**TASK STATEMENT:**
The full set of entries is to be printed exactly, with pictures excluded.
===== RECORDED DATA
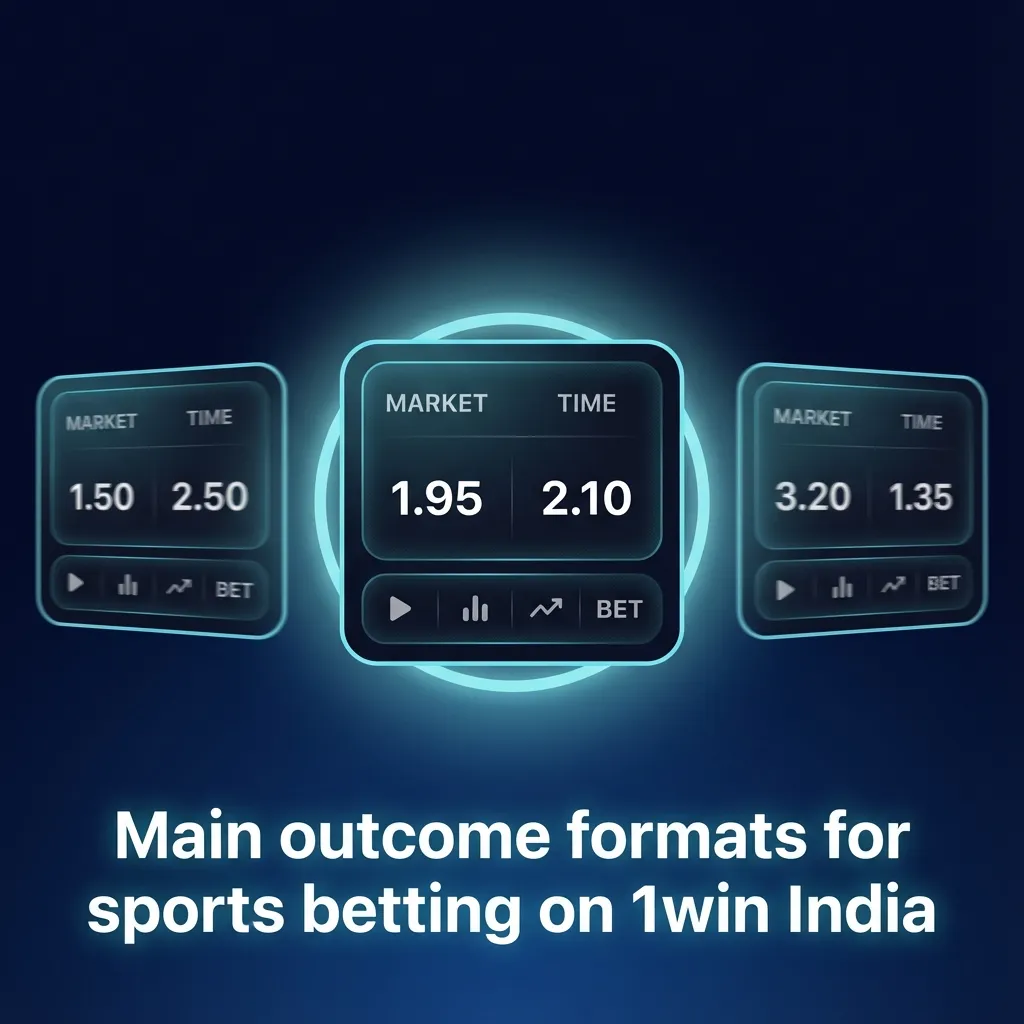 MARKET TIME
1.50 2.50
BET

MARKET TIME
1.95 2.10
BET

MARKET TIME
3.20 1.35
BET

Main outcome formats for sports betting on 1win India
==========
**WRITTEN ANSWER:**
 MARKET TIME
1.50 2.50
BET

MARKET TIME
1.95 2.10
BET

MARKET TIME
3.20 1.35
BET

Main outcome formats for sports betting on 1win India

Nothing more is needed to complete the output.